---------- Provided passage ----------

As has been widely reported, President Trump’s proposed fiscal year 2018 budget, released on May 23, 2017, would cut corporate and personal income taxes, particularly for higher-income taxpayers, increase defense and border security spending, and cut spending for health and social programs. Projected spending cuts across virtually all federal government health programs would be dramatic. Over the next ten years, the budget proposes cutting Obamacare” outlays by $1.25 trillion, resulting in $250 billion in deficit reduction, through the American Health Care Act’s program amendments. Beyond that, Trump’s budget would cut Medicaid spending by $610 billion and cut CHIP by $5.8 billion (while extending it through 2019.
Medicaid would apparently be cut beyond the AHCA reductions by increasing the stringency of per capita cap and block grant reductions already included in that bill. CHIP funding would be cut by eliminating the 23 percent increased federal funding match added by the ACA and by no longer providing federal CHIP dollars for children from families with incomes above 250 percent of the federal poverty level. States would also be allowed to transfer children from families with incomes below 133 percent of FPL, who had been transferred from CHIP to Medicaid, back to CHIP.
The budget would cut funding for the Food and Drug Administration for 2018 by over $850 million, but increase user fees by $1.3 billion, resulting in a program increase of $450 million. The budget would cut 2018 cut funding for the Centers for Disease Control by $1.3 billion and funding for the National Institutes of Health by $5.8 billion. It would eliminate the Agency for Health Care Research and Quality, folding it into the NIH with reduced funding. Substance Abuse and Mental Health budgeted funding would be cut by almost $400 million. Funding for the Center for Medicare and Medicaid Innovation would increase by $114 million.

---------- Supplied information ----------

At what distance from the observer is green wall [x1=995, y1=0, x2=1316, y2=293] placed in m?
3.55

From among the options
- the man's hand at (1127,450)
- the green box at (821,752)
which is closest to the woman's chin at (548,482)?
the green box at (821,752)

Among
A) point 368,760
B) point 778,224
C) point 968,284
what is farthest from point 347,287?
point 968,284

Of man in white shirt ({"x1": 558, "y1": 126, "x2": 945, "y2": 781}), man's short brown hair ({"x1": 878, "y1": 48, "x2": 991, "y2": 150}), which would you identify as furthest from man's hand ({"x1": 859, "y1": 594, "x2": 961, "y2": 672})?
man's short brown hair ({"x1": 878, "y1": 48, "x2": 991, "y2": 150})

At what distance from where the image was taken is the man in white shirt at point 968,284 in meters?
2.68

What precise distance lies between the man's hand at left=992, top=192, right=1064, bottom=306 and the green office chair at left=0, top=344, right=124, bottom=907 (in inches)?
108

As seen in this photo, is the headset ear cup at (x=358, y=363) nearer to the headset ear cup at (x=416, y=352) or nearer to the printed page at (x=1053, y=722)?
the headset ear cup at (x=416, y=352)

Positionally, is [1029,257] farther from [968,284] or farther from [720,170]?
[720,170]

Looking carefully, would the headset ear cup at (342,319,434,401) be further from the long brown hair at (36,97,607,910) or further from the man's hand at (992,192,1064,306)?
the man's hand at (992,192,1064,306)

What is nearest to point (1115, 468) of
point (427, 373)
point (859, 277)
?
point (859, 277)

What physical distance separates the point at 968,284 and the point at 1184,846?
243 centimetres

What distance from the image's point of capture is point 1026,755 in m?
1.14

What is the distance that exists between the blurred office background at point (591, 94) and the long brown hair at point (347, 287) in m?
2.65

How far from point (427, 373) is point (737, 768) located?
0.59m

----------
---------- Supplied information ----------

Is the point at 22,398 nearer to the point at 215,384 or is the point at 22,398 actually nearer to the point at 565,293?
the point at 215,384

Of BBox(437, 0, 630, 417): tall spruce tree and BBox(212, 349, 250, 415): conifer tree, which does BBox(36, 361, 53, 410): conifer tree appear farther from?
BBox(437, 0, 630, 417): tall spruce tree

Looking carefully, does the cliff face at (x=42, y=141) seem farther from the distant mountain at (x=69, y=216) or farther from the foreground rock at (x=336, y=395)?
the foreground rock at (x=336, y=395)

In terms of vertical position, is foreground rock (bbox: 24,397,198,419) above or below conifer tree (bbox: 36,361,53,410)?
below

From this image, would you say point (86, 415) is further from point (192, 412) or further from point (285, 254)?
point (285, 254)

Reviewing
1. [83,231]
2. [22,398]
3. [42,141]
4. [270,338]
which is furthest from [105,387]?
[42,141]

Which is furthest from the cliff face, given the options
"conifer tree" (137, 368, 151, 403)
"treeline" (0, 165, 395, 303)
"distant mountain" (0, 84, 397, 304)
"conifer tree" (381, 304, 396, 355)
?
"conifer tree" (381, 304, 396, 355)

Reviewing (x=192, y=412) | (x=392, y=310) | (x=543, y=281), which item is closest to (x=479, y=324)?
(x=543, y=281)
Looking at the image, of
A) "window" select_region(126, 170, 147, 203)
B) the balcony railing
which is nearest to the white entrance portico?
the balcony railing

----------
---------- Supplied information ----------

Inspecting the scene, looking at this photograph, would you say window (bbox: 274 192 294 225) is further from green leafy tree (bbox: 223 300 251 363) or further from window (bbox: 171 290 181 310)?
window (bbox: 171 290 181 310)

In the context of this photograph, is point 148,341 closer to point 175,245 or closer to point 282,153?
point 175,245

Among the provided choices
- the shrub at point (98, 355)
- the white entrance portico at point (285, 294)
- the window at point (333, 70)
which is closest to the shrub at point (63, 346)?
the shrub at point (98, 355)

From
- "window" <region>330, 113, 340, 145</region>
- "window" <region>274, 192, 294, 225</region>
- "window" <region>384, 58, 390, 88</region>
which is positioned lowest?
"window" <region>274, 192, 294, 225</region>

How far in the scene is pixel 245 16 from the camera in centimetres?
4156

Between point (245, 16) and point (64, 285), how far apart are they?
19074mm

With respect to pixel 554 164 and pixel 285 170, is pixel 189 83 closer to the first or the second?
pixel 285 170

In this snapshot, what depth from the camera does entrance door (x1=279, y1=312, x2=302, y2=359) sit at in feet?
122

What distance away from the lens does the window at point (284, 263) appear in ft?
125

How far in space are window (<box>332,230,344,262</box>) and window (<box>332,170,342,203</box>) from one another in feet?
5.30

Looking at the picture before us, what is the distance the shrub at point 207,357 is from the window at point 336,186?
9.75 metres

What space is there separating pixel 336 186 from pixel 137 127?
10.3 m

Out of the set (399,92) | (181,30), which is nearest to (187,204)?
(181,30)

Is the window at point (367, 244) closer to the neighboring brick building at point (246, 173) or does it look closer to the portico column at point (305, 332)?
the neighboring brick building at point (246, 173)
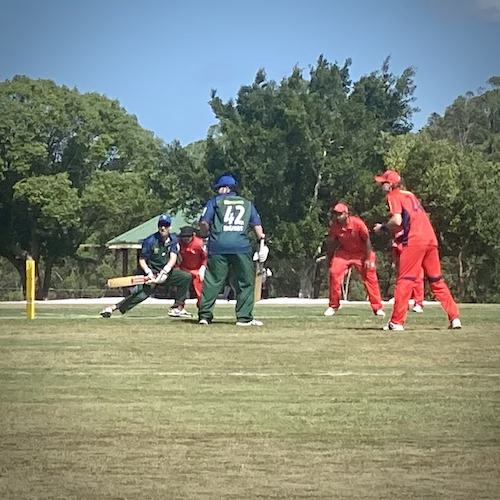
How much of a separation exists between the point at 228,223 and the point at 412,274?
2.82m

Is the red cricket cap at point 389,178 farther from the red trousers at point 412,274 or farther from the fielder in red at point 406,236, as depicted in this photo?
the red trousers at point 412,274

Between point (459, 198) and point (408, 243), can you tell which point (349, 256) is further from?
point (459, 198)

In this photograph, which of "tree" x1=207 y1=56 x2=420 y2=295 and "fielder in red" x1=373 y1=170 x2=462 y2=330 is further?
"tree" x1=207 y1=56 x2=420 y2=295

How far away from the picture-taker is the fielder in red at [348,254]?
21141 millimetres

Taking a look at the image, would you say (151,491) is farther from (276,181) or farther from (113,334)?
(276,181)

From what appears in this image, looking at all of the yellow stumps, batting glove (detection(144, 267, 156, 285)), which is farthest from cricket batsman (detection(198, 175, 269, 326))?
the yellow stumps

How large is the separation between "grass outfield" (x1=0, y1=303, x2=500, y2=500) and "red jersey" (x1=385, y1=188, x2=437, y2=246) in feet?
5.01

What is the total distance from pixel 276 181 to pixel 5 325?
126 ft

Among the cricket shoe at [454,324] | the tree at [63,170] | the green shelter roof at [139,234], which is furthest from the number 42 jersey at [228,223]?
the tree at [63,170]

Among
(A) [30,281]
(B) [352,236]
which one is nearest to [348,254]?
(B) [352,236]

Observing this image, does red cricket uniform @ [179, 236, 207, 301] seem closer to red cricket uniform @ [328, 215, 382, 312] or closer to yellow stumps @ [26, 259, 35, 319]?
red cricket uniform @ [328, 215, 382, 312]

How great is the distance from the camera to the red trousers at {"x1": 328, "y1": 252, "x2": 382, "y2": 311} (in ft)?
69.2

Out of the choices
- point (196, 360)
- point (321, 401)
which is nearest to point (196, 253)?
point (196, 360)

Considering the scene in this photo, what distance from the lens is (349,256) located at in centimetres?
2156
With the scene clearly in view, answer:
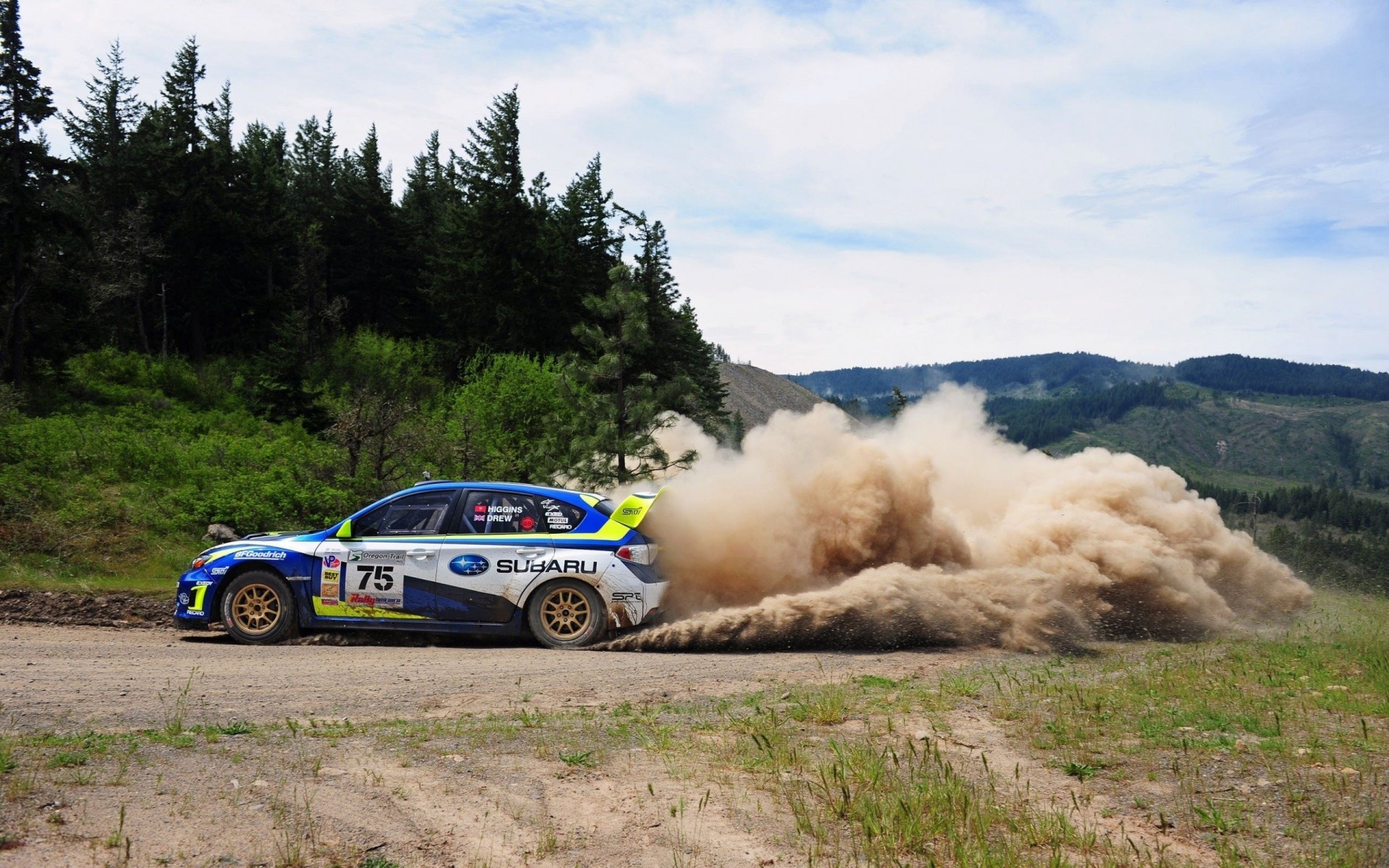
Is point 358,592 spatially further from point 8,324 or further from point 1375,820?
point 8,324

----------

Problem requirements » According to the passage on the 2018 budget, by how much would 2018 funding for the National Institutes of Health be cut?

Task answer » $5.8 billion